_Task goal_
Reproduce all the entries precisely.

(Spatial reasoning records)
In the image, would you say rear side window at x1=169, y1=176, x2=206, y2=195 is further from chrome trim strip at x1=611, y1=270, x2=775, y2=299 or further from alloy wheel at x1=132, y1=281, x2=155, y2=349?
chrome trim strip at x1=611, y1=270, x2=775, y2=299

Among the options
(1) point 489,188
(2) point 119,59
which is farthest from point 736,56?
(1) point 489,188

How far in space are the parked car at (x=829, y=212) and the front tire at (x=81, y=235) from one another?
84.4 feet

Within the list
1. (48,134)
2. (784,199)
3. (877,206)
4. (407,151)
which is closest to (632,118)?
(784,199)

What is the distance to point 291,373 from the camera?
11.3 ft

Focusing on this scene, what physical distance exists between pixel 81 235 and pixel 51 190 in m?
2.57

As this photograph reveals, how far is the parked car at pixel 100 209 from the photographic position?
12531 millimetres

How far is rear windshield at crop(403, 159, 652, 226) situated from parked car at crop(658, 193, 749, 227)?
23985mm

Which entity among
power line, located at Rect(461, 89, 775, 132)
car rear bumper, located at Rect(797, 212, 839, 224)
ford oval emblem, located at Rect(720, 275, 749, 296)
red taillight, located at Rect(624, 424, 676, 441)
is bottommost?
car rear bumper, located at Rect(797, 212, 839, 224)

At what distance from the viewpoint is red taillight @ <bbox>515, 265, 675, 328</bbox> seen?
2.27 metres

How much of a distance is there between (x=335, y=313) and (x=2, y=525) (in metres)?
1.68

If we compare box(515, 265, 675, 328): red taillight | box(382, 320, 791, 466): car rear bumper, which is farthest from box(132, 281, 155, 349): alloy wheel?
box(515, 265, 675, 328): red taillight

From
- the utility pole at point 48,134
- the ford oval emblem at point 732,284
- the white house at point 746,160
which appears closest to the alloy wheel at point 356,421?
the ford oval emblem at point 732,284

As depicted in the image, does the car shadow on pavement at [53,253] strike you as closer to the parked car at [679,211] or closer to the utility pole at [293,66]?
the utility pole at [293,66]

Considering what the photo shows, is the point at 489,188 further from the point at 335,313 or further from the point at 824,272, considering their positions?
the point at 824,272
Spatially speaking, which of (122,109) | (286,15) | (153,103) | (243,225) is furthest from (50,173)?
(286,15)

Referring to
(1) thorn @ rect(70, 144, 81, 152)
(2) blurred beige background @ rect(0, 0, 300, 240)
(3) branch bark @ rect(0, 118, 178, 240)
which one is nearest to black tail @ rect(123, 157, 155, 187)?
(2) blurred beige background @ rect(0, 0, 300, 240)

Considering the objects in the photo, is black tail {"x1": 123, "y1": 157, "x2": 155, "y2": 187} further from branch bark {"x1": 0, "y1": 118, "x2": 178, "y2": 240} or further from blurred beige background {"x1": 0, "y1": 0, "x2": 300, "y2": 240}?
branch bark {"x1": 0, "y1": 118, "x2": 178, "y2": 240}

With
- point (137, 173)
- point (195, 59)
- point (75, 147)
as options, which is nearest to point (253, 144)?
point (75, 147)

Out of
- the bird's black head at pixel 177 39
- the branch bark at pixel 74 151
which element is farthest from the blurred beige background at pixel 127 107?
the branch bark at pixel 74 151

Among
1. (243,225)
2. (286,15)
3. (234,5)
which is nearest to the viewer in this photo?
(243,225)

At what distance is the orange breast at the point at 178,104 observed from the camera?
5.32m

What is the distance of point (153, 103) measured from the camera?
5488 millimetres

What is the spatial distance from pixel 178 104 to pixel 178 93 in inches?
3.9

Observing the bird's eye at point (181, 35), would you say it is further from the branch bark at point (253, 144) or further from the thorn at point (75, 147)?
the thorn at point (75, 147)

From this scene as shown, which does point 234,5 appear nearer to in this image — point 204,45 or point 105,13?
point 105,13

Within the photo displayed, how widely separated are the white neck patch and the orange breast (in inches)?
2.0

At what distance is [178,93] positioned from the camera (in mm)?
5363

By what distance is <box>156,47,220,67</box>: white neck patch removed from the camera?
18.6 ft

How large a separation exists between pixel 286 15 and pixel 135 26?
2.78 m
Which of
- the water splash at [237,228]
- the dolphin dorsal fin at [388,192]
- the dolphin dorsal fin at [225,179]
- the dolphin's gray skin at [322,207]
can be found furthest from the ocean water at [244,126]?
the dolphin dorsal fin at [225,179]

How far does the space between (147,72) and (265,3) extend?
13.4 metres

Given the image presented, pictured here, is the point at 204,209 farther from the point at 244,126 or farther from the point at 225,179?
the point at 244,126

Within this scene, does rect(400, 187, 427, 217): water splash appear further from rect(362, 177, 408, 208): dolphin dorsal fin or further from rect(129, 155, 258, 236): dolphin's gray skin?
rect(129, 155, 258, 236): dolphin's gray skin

_Problem solution_
In the image, would you say rear side window at x1=169, y1=176, x2=206, y2=195 is further from chrome trim strip at x1=611, y1=270, x2=775, y2=299 or further from alloy wheel at x1=132, y1=281, x2=155, y2=349?
chrome trim strip at x1=611, y1=270, x2=775, y2=299

Among the options
(1) point 489,188
(2) point 119,59
which is farthest from point 736,56?
(1) point 489,188

How far in space are the parked car at (x=829, y=212) and the front tire at (x=81, y=235) from one another?
84.4 feet

Within the list
1. (48,134)
2. (784,199)
3. (877,206)
4. (407,151)
which is closest to (632,118)?
(784,199)

What is the distance to point 291,373 from the camera?
11.3 ft

Focusing on this scene, what physical distance exists between pixel 81 235 and pixel 51 190 in m?
2.57

As this photograph reveals, how far is the parked car at pixel 100 209 from the photographic position?
12531 millimetres

How far is rear windshield at crop(403, 159, 652, 226) situated from parked car at crop(658, 193, 749, 227)?
23985mm

Which entity among
power line, located at Rect(461, 89, 775, 132)
car rear bumper, located at Rect(797, 212, 839, 224)
ford oval emblem, located at Rect(720, 275, 749, 296)
red taillight, located at Rect(624, 424, 676, 441)
is bottommost?
car rear bumper, located at Rect(797, 212, 839, 224)

At what distance from the viewpoint is red taillight @ <bbox>515, 265, 675, 328</bbox> seen?
2.27 metres

How much of a distance is there between (x=335, y=313) and (x=2, y=525) (in metres)?
1.68

If we compare box(515, 265, 675, 328): red taillight | box(382, 320, 791, 466): car rear bumper, which is farthest from box(132, 281, 155, 349): alloy wheel?
box(515, 265, 675, 328): red taillight

From
- the utility pole at point 48,134
- the ford oval emblem at point 732,284
- the white house at point 746,160
which appears closest to the alloy wheel at point 356,421?
the ford oval emblem at point 732,284

As depicted in the image, does the car shadow on pavement at [53,253] strike you as closer to the parked car at [679,211] or closer to the utility pole at [293,66]?
the utility pole at [293,66]

Considering what the photo shows, is the point at 489,188 further from the point at 335,313 or further from the point at 824,272, considering their positions?
the point at 824,272
Spatially speaking, which of (122,109) | (286,15) | (153,103) | (243,225) is furthest from (50,173)?
(286,15)

Referring to
(1) thorn @ rect(70, 144, 81, 152)
(2) blurred beige background @ rect(0, 0, 300, 240)
(3) branch bark @ rect(0, 118, 178, 240)
which one is nearest to black tail @ rect(123, 157, 155, 187)?
(2) blurred beige background @ rect(0, 0, 300, 240)

Considering the objects in the photo, is black tail {"x1": 123, "y1": 157, "x2": 155, "y2": 187} further from branch bark {"x1": 0, "y1": 118, "x2": 178, "y2": 240} or further from blurred beige background {"x1": 0, "y1": 0, "x2": 300, "y2": 240}?
branch bark {"x1": 0, "y1": 118, "x2": 178, "y2": 240}

With
- point (137, 173)
- point (195, 59)
- point (75, 147)
as options, which is nearest to point (253, 144)?
point (75, 147)

Out of
- the bird's black head at pixel 177 39
- the branch bark at pixel 74 151
which element is farthest from the blurred beige background at pixel 127 107?
the branch bark at pixel 74 151

Among
1. (243,225)
2. (286,15)
3. (234,5)
which is nearest to the viewer in this photo?
(243,225)

At what distance is the orange breast at the point at 178,104 observed from the camera?
5.32m

What is the distance of point (153, 103) measured from the camera?
5488 millimetres

What is the spatial distance from pixel 178 104 to pixel 178 93 in inches?
3.9

Observing the bird's eye at point (181, 35), would you say it is further from the branch bark at point (253, 144) or further from the thorn at point (75, 147)?
the thorn at point (75, 147)

From this scene as shown, which does point 234,5 appear nearer to in this image — point 204,45 or point 105,13?
point 105,13

Within the photo displayed, how widely separated are the white neck patch and the orange breast (in inches)?
2.0

At what distance is [178,93] positioned from the camera (in mm)?
5363

By what distance is <box>156,47,220,67</box>: white neck patch removed from the camera?
18.6 ft

How large a separation exists between pixel 286 15 and pixel 135 26?
2.78 m
Which of
- the water splash at [237,228]
- the dolphin dorsal fin at [388,192]
- the dolphin dorsal fin at [225,179]
- the dolphin's gray skin at [322,207]
can be found furthest from the ocean water at [244,126]?
the dolphin dorsal fin at [225,179]

How far does the space between (147,72) and (265,3) extend?
13.4 metres

Given the image presented, pictured here, is the point at 204,209 farther from the point at 244,126 or farther from the point at 225,179?
the point at 244,126

Within this scene, does rect(400, 187, 427, 217): water splash appear further from rect(362, 177, 408, 208): dolphin dorsal fin or further from rect(129, 155, 258, 236): dolphin's gray skin?
rect(129, 155, 258, 236): dolphin's gray skin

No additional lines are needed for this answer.